School officials dissing Champs rules
THE 2012 edition of Champs is in full gear and one of the talking points, regrettably, continues to be the barring of certain students from participating because their entries were not properly submitted, or submitted late. This rather unfortunate state of affairs happens every year and, at first, I was inclined to feel that the Inter-Secondary Schools Sports Association (ISSA) was being a little too inflexible. The more I think about it, the more I realise that the blame should be placed squarely on the schools and not on ISSA itself.
Take this year, for example. From September, virtually at the start of the school year, schools are given a schedule of ISSA events for the rest of the school year. This schedule is on the ISSA website, and all principals have access to this information. This schedule not only indicates the date for Champs for that year, but also has all the important dates for submitting forms.

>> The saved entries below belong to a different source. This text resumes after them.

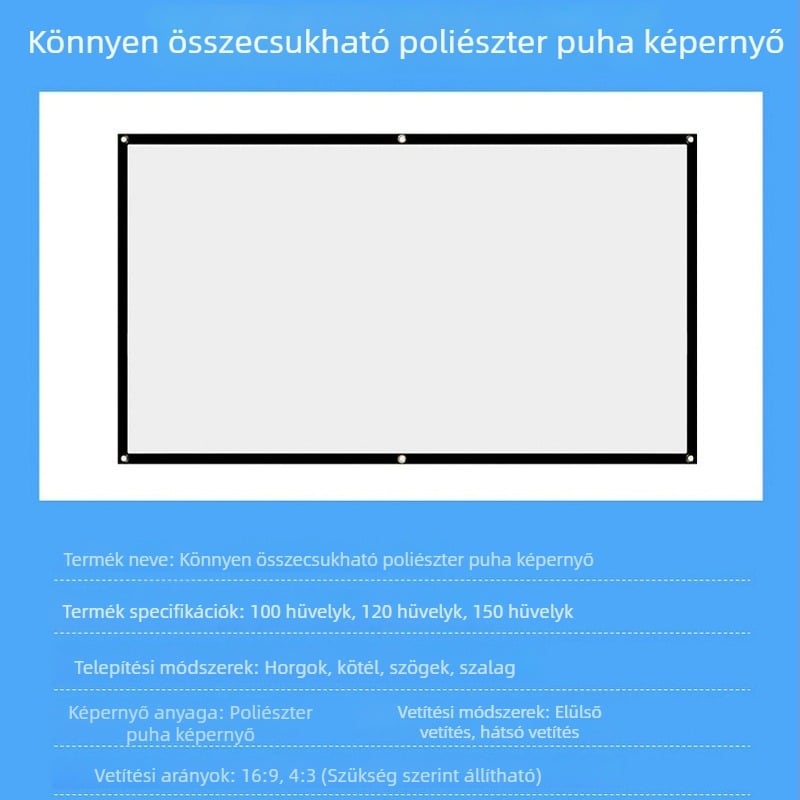 Könnyen összecsukható poliészter puha képernyő

Termék neve: Könnyen összecsukható poliészter puha képernyő

Termék specifikációk: 100 hüvelyk, 120 hüvelyk, 150 hüvelyk

Telepítési módszerek: Horgok, kötél, szögek, szalag

Képernyő anyaga: Poliészter puha képernyő

Vetítési módszerek: Elülső vetítés, hátsó vetítés

Vetítési arányok: 16:9, 4:3 (Szükség szerint állítható)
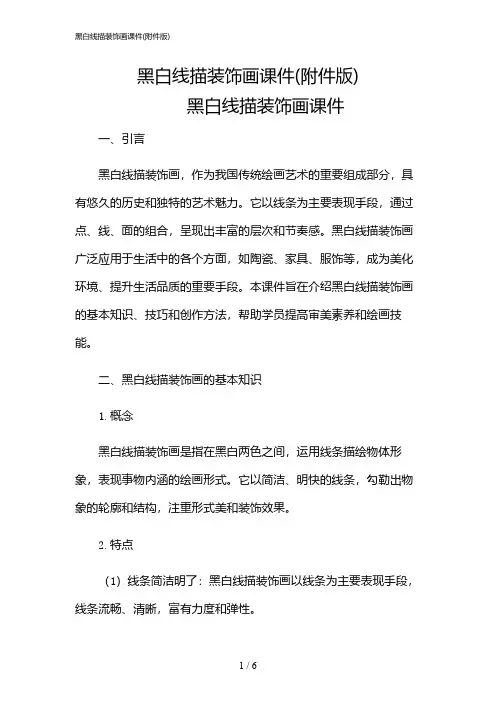 黑白线描装饰画课件(附件版)

黑白线描装饰画课件(附件版)
黑白线描装饰画课件

一、引言

黑白线描装饰画，作为我国传统绘画艺术的重要组成部分，具有悠久的历史和独特的艺术魅力。它以线条为主要表现手段，通过点、线、面的组合，呈现出丰富的层次和节奏感。黑白线描装饰画广泛应用于生活中的各个方面，如陶瓷、家具、服饰等，成为美化环境、提升生活品质的重要手段。本课件旨在介绍黑白线描装饰画的基本知识、技巧和创作方法，帮助学员提高审美素养和绘画技能。

二、黑白线描装饰画的基本知识

1. 概念

黑白线描装饰画是指在黑白两色之间，运用线条描绘物体形象，表现事物内涵的绘画形式。它以简洁、明快的线条，勾勒出物象的轮廓和结构，注重形式美和装饰效果。

2. 特点

（1）线条简洁明了：黑白线描装饰画以线条为主要表现手段，线条流畅、清晰，富有力度和弹性。

1 / 6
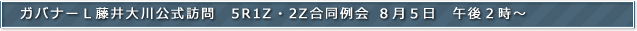 ガバナーＬ藤井大川公式訪問　5R1Z・2Z合同例会　８月５日　午後２時～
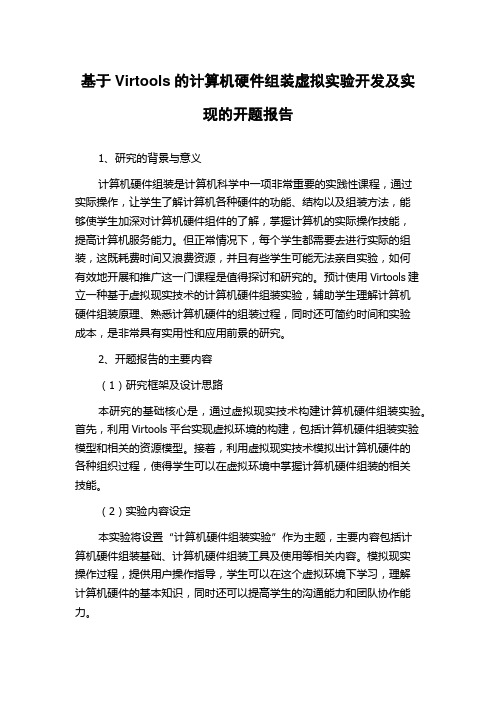 基于 Virtools 的计算机硬件组装虚拟实验开发及实现的开题报告

1、研究的背景与意义

计算机硬件组装是计算机科学中一项非常重要的实践性课程，通过实际操作，让学生了解计算机各种硬件的功能、结构以及组装方法，能够使学生加深对计算机硬件组件的了解，掌握计算机的实际操作技能，提高计算机服务能力。但正常情况下，每个学生都需要去进行实际的组装，这既耗费时间又浪费资源，并且有些学生可能无法亲自实验，如何有效地开展和推广这一门课程是值得探讨和研究的。预计使用 Virtools 建立一种基于虚拟现实技术的计算机硬件组装实验，辅助学生理解计算机硬件组装原理、熟悉计算机硬件的组装过程，同时还可简约时间和实验成本，是非常具有实用性和应用前景的研究。

2、开题报告的主要内容

（1）研究框架及设计思路

本研究的基础核心是，通过虚拟现实技术构建计算机硬件组装实验。首先，利用 Virtools 平台实现虚拟环境的构建，包括计算机硬件组装实验模型和相关的资源模型。接着，利用虚拟现实技术模拟出计算机硬件的各种组织过程，使得学生可以在虚拟环境中掌握计算机硬件组装的相关技能。

（2）实验内容设定

本实验将设置“计算机硬件组装实验”作为主题，主要内容包括计算机硬件组装基础、计算机硬件组装工具及使用等相关内容。模拟现实操作过程，提供用户操作指导，学生可以在这个虚拟环境下学习，理解计算机硬件的基本知识，同时还可以提高学生的沟通能力和团队协作能力。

Every year in January, there is a meeting with principals to look ahead to activities for the rest of the school year. After that, a memo is sent out reminding all principals and coaches about a special planning meeting that deals exclusively with Champs.
Deadline dates emphasised
This planning meeting takes the form of a workshop and involves all principals and coaches and, this year, ran for four days, starting January 31. The workshop was split into four parts and was held in Kingston, Mandeville, Montego Bay and St Ann.

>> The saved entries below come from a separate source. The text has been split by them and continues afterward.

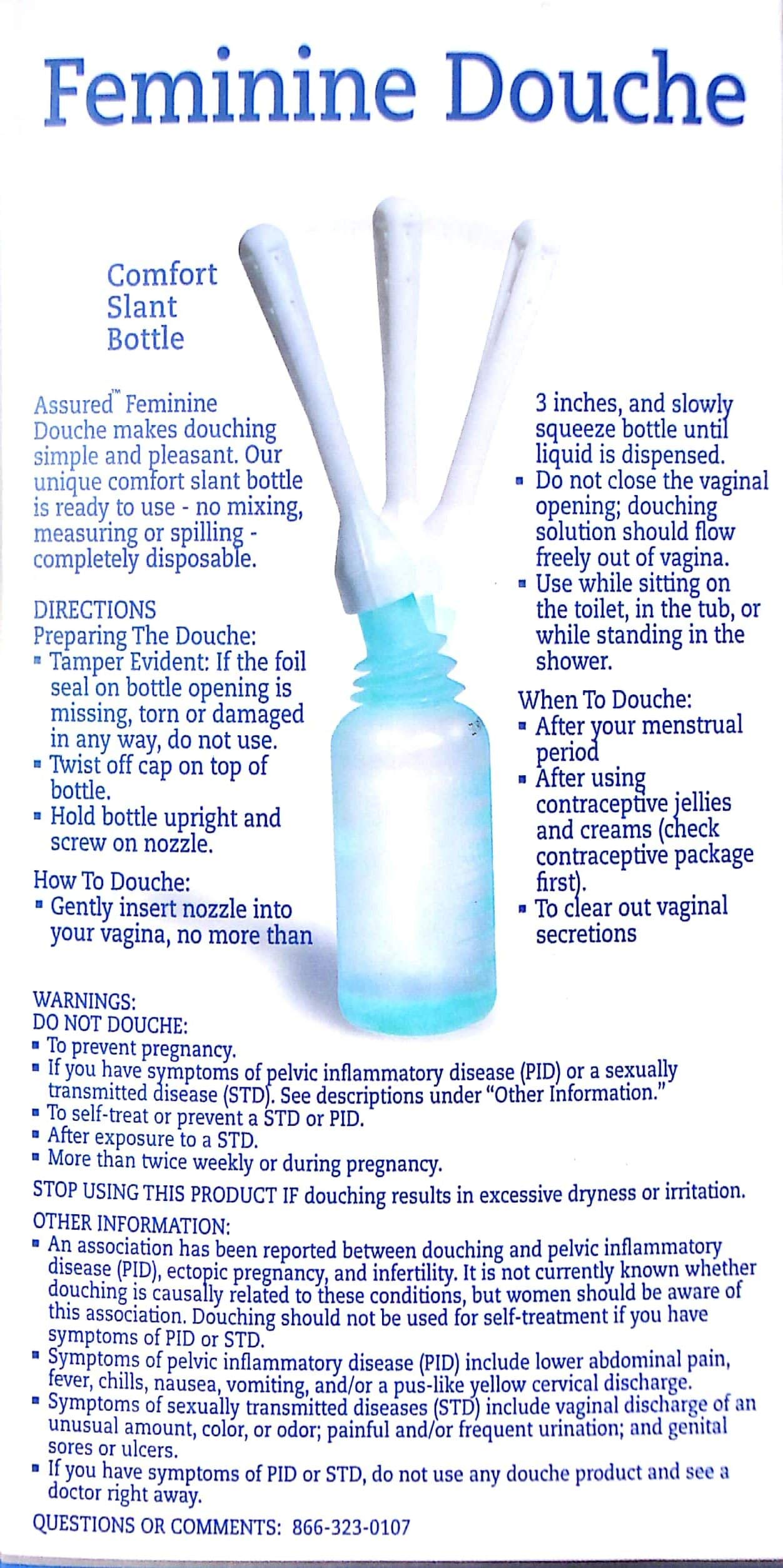 Feminine Douche

Comfort Slant Bottle

Assured™ Feminine Douche makes douching simple and pleasant. Our unique comfort slant bottle is ready to use - no mixing, measuring or spilling - completely disposable.

DIRECTIONS
Preparing The Douche:
▪ Tamper Evident: If the foil seal on bottle opening is missing, torn or damaged in any way, do not use.
▪ Twist off cap on top of bottle.
▪ Hold bottle upright and screw on nozzle.

How To Douche:
▪ Gently insert nozzle into your vagina, no more than 3 inches, and slowly squeeze bottle until liquid is dispensed.
▪ Do not close the vaginal opening; douching solution should flow freely out of vagina.
▪ Use while sitting on the toilet, in the tub, or while standing in the shower.

When To Douche:
▪ After your menstrual period
▪ After using contraceptive jellies and creams (check contraceptive package first).
▪ To clear out vaginal secretions

WARNINGS:
DO NOT DOUCHE:
▪ To prevent pregnancy.
▪ If you have symptoms of pelvic inflammatory disease (PID) or a sexually transmitted disease (STD). See descriptions under "Other Information."
▪ To self-treat or prevent a STD or PID.
▪ After exposure to a STD.
▪ More than twice weekly or during pregnancy.

STOP USING THIS PRODUCT IF douching results in excessive dryness or irritation.

OTHER INFORMATION:
▪ An association has been reported between douching and pelvic inflammatory disease (PID), ectopic pregnancy, and infertility. It is not currently known whether douching is causally related to these conditions, but women should be aware of this association. Douching should not be used for self-treatment if you have symptoms of PID or STD.
▪ Symptoms of pelvic inflammatory disease (PID) include lower abdominal pain, fever, chills, nausea, vomiting, and/or a pus-like yellow cervical discharge.
▪ Symptoms of sexually transmitted diseases (STD) include vaginal discharge of an unusual amount, color, or odor; painful and/or frequent urination; and genital sores or ulcers.
▪ If you have symptoms of PID or STD, do not use any douche product and see a doctor right away.

QUESTIONS OR COMMENTS: 866-323-0107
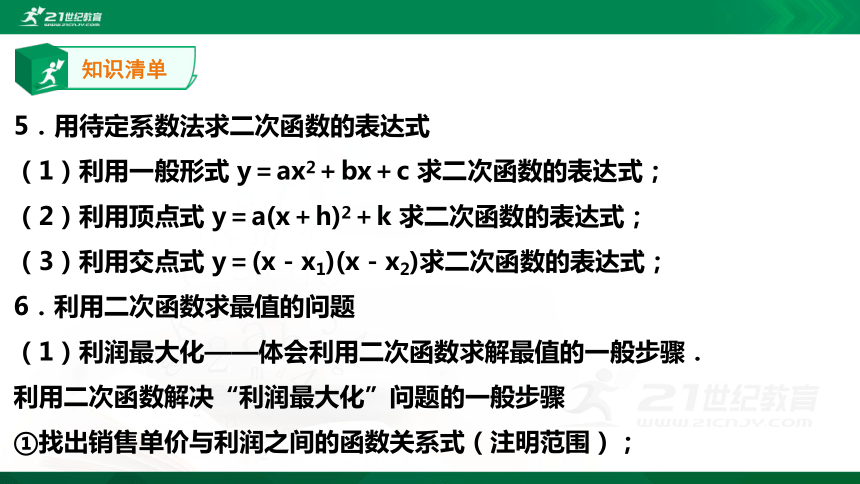 21世纪教育
WWW.21CNJY.COM

知识清单

5．用待定系数法求二次函数的表达式

（1）利用一般形式 $y=ax^2+bx+c$ 求二次函数的表达式；

（2）利用顶点式 $y=a(x+h)^2+k$ 求二次函数的表达式；

（3）利用交点式 $y=(x-x_1)(x-x_2)$求二次函数的表达式；

6．利用二次函数求最值的问题

（1）利润最大化——体会利用二次函数求解最值的一般步骤．

利用二次函数解决“利润最大化”问题的一般步骤

①找出销售单价与利润之间的函数关系式（注明范围）；

21世纪教育
WWW.21CNJY.COM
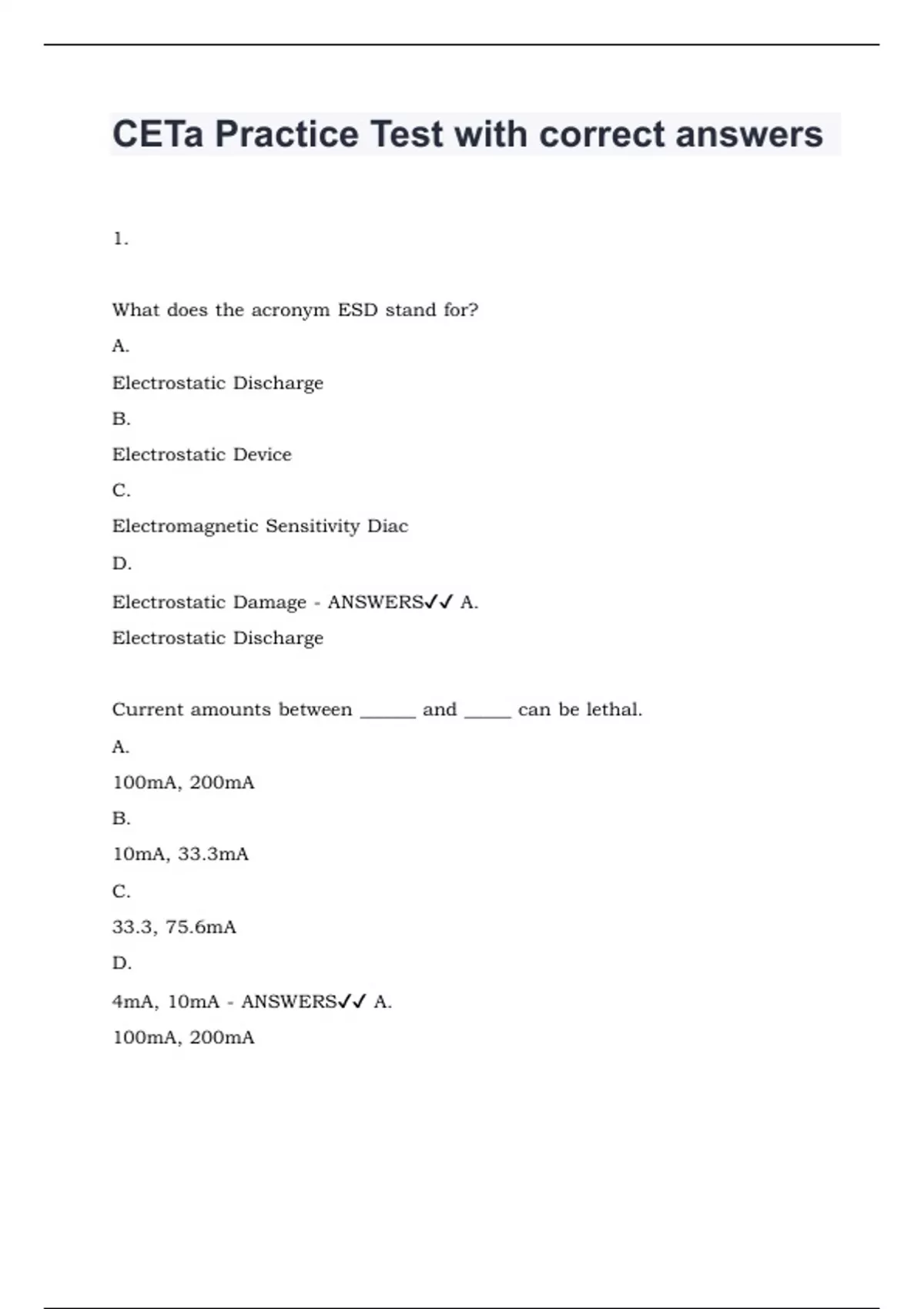 CETa Practice Test with correct answers

1.

What does the acronym ESD stand for?

A.

Electrostatic Discharge

B.

Electrostatic Device

C.

Electromagnetic Sensitivity Diac

D.

Electrostatic Damage - ANSWERS✓✓ A.

Electrostatic Discharge

Current amounts between ______ and _____ can be lethal.

A.

100mA, 200mA

B.

10mA, 33.3mA

C.

33.3, 75.6mA

D.

4mA, 10mA - ANSWERS✓✓ A.

100mA, 200mA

Here again, the deadline dates and the requirements for Champs were emphasised. These meetings usually have an approximate 80 per cent attendance and, in a lot of cases, the delinquent schools are those that fall in the absent 20 per cent.

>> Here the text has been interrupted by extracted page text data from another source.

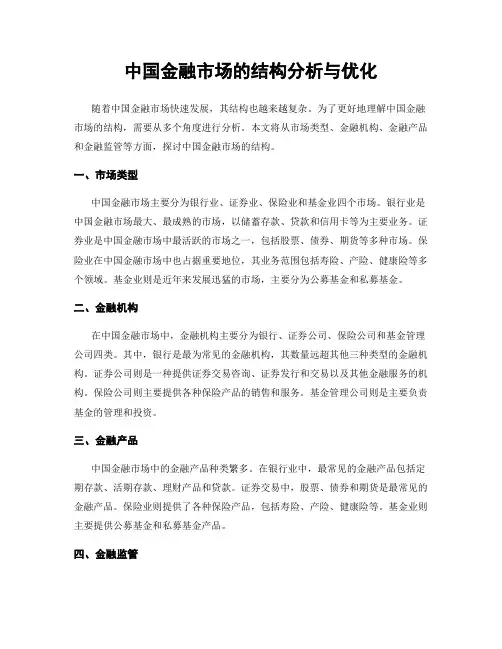 中国金融市场的结构分析与优化

随着中国金融市场快速发展，其结构也越来越复杂。为了更好地理解中国金融市场的结构，需要从多个角度进行分析。本文将从市场类型、金融机构、金融产品和金融监管等方面，探讨中国金融市场的结构。

一、市场类型

中国金融市场主要分为银行业、证券业、保险业和基金业四个市场。银行业是中国金融市场最大、最成熟的市场，以储蓄存款、贷款和信用卡等为主要业务。证券业是中国金融市场中最活跃的市场之一，包括股票、债券、期货等多种市场。保险业在中国金融市场中也占据重要地位，其业务范围包括寿险、产险、健康险等多个领域。基金业则是近年来发展迅猛的市场，主要分为公募基金和私募基金。

二、金融机构

在中国金融市场中，金融机构主要分为银行、证券公司、保险公司和基金管理公司四类。其中，银行是最为常见的金融机构，其数量远超其他三种类型的金融机构。证券公司则是一种提供证券交易咨询、证券发行和交易以及其他金融服务的机构。保险公司则主要提供各种保险产品的销售和服务。基金管理公司则是主要负责基金的管理和投资。

三、金融产品

中国金融市场中的金融产品种类繁多。在银行业中，最常见的金融产品包括定期存款、活期存款、理财产品和贷款。证券交易中，股票、债券和期货是最常见的金融产品。保险业则提供了各种保险产品，包括寿险、产险、健康险等。基金业则主要提供公募基金和私募基金产品。

四、金融监管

This year, the deadline for registering students was on February 16, a date, let me emphasise, that principals would have known from September of the previous year, and which they would have been reminded of formally only a few weeks before. The requirements are known, it's the same thing every year: birth certificates for students participating for the first time, or for those changing schools, the required grades and the students' attendance records.
On the original registration form, the schools are required to submit all the names of students who form the pool from which they will draw competitors.
By March 8, schools are required to submit the final list of entries that they want to compete. Quite naturally, this final entry list must come from the original pool that was submitted.
ISSA doesn't even ask the schools to come into Kingston to drop off these entries. There are about 10 drop-off points all over the island, to make the process easier. Despite this, schools still fail to send in the required information or to send it on time. The March 8 deadline for submitting entries is not just an arbitrary date.
Virtually from the first week of January going up to mid-March, there is a series of development meets all over the island, which are all used as qualifying events for champs. By making the deadline March 8, and not before, ISSA gives students as many events as possible to make the qualifying times, and at the same time gives coaches as many meets as possible to fine-tune their squads and come up with their decisions as to who will do what come the big day at the end of the month.
Short time for issa
Champs this year started on March 27. That deadline date of March 8 means that ISSA now has two and half weeks to do all the administrative work to ensure a smooth running of the events. There are approximately 2,500 students that compete at Champs. In that two-week window, every one of the names must be reviewed with a fine-tooth comb, to check for authenticity of qualifying times, to check and recheck the information submitted, and then to determine things like lane draws, all in order to facilitate a smooth running of the world's biggest high-school meet. ISSA can do very little else to facilitate tardiness and late entries without compromising the quality of the meet.
The problem is our principals, who expect ISSA to ease them up when they fail to meet the requirements. People should respect rules and guidelines. Too many of those who run schools see Champs as a little 'kabba kabba' thing and don't give it the priority it deserves. Until that changes, our youngsters will suffer from the ineptitude of those who determine their futures.